_Description of the task_
Below is a listing. Quote from it, exactly, the lines from the one containing "kingdom: Animalia" down to the one containing "common name: domestic cow", both ends included, and nothing else.

_Entries shown_
━━━━━━━━━━

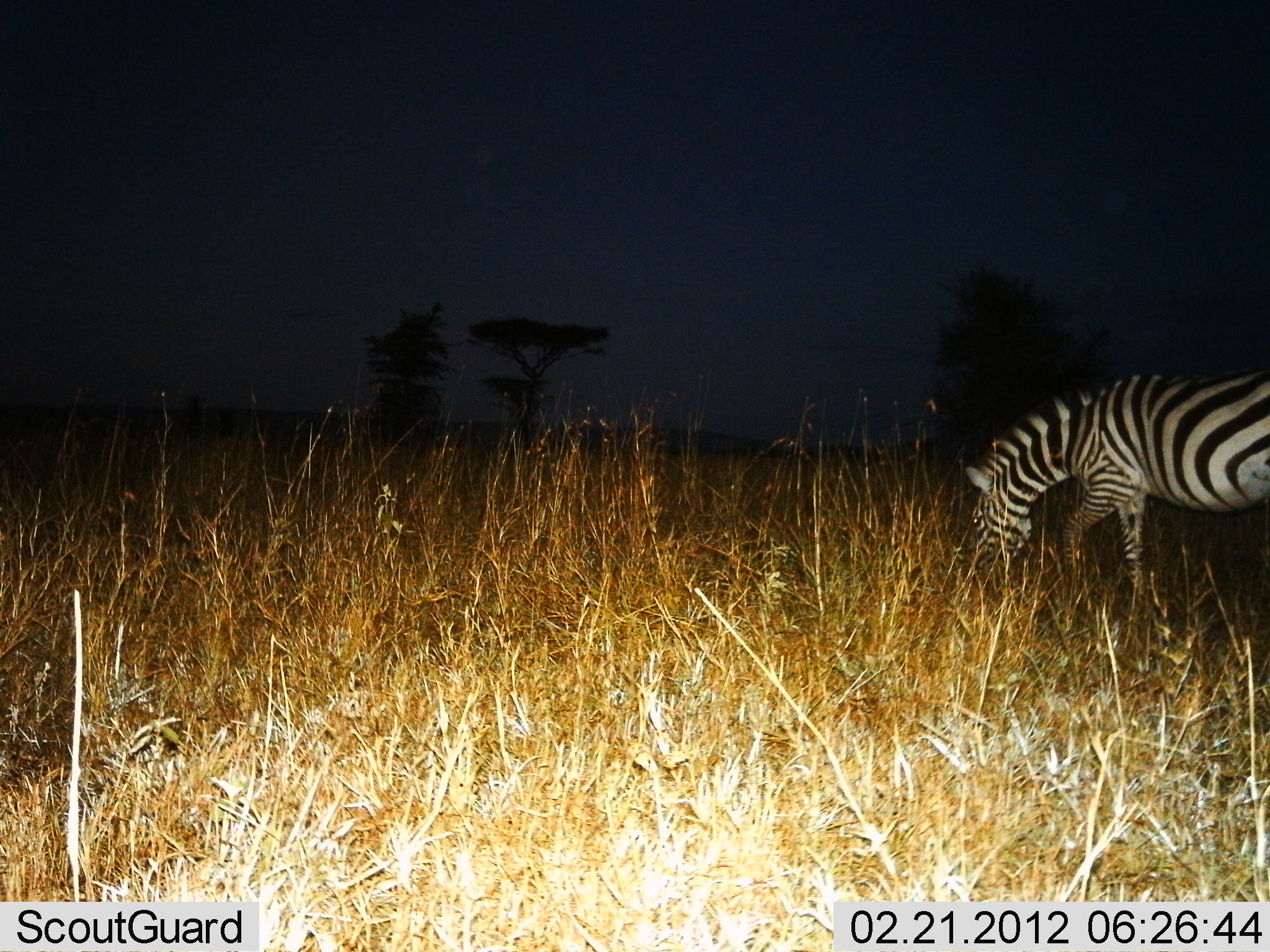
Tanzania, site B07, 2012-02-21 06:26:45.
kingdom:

━━━━━━━━━━

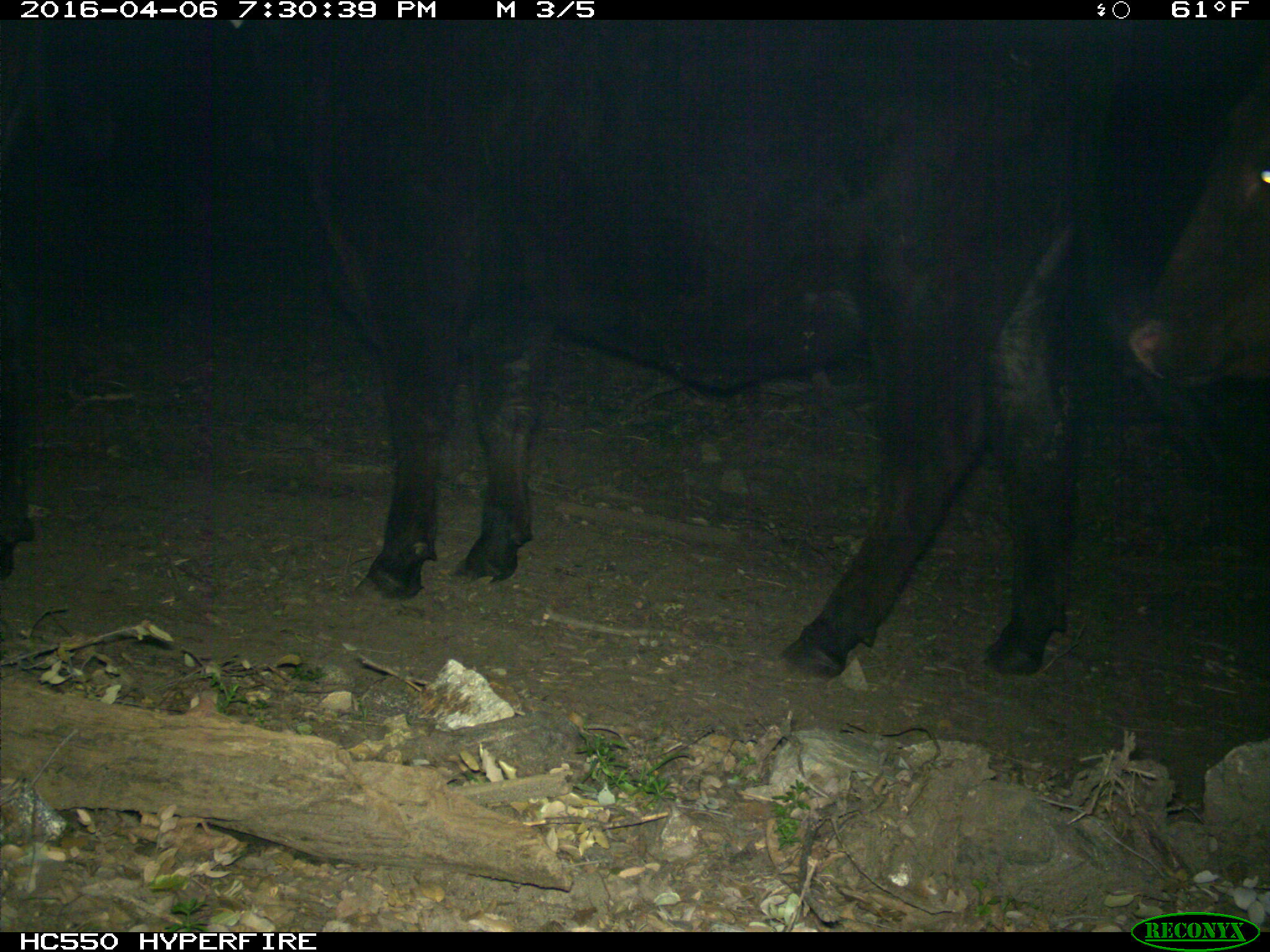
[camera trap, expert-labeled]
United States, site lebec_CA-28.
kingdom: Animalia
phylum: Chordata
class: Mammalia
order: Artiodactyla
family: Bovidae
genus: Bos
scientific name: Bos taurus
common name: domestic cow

━━━━━━━━━━

_Problem solution_
kingdom: Animalia
phylum: Chordata
class: Mammalia
order: Artiodactyla
family: Bovidae
genus: Bos
scientific name: Bos taurus
common name: domestic cow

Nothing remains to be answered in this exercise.